Неприметно надвигалась ночь. С потемневшего низкого неба посыпал мокрый, ленивый, докучный снег.

— Только грязи прибавится, — ворчал сквозь мокрые усы Бобрук. — И на небе порядка нет. О-хо-хо!..

Лошадь тащилась еле-еле, будто назло.

— Колхоза у нас еще нет?

— Пока что, слава богу, тихо. Только вот в Кленове затеяли с весны. А в Понемони, так там сразу после войны.

— Ну, и как там живут, в колхозе?

— Живут… В Понемони, говорят, по два килограмма дали на этот самый трудный день.
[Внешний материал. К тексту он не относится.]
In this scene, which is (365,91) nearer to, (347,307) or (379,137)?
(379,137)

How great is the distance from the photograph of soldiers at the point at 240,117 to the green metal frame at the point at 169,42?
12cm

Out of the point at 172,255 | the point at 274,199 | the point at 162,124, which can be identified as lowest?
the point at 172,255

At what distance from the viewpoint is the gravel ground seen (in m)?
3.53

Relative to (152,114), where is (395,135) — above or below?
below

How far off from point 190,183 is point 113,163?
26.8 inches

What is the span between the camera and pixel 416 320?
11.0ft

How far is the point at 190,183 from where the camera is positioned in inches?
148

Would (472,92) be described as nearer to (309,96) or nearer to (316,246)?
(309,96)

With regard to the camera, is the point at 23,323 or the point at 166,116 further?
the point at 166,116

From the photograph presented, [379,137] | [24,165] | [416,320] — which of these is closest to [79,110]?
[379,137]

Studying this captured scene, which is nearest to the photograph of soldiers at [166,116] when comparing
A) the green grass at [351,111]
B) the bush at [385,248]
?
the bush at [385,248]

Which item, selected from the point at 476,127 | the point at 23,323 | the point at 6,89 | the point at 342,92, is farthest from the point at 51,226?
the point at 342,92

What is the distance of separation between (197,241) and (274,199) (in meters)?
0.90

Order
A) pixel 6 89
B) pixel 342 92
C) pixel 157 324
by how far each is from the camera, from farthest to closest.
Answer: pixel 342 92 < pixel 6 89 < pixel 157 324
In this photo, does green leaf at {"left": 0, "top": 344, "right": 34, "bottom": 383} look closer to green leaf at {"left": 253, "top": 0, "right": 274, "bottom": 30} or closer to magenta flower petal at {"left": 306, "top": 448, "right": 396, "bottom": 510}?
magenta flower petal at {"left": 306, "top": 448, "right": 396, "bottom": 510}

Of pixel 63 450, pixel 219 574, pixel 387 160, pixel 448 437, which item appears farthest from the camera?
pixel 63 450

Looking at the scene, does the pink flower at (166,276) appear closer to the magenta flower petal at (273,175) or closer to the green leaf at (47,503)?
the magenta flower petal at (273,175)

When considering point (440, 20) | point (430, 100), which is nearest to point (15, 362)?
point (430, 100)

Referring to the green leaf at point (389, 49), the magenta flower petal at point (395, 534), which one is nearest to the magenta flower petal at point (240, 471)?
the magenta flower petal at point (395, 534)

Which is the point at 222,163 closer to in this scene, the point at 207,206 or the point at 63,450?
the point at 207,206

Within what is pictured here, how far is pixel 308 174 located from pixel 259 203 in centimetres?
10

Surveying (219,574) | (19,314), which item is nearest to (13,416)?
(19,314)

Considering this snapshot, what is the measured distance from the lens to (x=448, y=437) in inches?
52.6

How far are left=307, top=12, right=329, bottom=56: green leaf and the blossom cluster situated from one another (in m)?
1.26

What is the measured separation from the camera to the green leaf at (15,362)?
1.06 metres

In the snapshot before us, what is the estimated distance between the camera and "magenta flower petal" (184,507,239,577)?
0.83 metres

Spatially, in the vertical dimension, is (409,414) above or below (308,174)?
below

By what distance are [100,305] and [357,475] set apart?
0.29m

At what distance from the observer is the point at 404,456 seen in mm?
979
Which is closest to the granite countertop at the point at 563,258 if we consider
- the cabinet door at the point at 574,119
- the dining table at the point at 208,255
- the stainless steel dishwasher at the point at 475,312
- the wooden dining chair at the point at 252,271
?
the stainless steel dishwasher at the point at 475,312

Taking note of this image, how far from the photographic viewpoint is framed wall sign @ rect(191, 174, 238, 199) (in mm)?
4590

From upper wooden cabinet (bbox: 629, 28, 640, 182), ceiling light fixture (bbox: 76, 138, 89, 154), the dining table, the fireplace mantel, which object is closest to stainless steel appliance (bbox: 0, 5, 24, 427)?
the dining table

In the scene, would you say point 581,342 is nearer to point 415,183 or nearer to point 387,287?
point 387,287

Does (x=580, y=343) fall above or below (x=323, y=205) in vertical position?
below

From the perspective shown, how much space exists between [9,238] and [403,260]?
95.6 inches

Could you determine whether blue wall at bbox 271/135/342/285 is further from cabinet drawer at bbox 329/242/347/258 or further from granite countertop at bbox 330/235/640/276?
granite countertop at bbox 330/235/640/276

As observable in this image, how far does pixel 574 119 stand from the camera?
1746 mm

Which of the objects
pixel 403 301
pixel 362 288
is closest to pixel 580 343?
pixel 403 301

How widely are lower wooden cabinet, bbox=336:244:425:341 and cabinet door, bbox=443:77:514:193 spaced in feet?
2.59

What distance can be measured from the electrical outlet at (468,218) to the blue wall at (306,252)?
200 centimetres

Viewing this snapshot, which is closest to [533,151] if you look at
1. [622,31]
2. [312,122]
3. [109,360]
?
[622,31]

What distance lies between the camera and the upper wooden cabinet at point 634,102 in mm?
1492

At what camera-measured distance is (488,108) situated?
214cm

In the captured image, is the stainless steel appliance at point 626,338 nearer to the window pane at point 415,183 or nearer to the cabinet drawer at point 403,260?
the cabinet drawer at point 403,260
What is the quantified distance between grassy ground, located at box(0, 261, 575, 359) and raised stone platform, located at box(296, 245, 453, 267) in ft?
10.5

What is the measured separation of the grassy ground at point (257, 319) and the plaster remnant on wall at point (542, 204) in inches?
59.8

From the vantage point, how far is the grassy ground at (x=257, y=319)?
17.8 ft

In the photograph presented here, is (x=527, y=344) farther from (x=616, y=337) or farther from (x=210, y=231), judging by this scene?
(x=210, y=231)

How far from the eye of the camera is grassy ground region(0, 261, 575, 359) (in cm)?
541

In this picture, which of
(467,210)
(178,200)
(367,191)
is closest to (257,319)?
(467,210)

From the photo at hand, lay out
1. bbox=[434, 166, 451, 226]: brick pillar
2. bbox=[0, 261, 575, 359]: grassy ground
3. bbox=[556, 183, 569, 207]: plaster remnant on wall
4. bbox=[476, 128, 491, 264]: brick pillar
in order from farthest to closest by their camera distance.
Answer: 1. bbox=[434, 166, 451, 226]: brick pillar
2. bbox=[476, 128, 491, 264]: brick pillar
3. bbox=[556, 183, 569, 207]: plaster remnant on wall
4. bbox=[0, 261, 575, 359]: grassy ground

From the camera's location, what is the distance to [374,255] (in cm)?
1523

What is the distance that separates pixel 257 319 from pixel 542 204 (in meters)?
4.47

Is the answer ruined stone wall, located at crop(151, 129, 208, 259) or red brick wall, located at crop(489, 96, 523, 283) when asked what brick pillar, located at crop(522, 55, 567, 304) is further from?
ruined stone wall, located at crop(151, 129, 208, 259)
А правда ли, нет ли…

— А как по-вашему: правда?

— Я не говорю, что неправда…

— Так что же: мало это или много?

— Я не говорю, что мало…

— А что?

— Один бог свят ведает, что будет и как будет… Ну, ты, ползешь, дохлятина!..

Я достал папиросу и решил помолчать. Но тут на Бобрука нашел, как говорится, стих — разворчался:

— Один бог свят ведает, я ж говорю. Вы человек бывалый, сами знаете, что на свете делается. Кипит, как в котле. Еще, сказывают, не все кончено…

— А кто сказывает?

— Да никто… так говорится…

— Ну, а почему же так говорится?

— А кто его знает!..

— Вот вы же так говорите.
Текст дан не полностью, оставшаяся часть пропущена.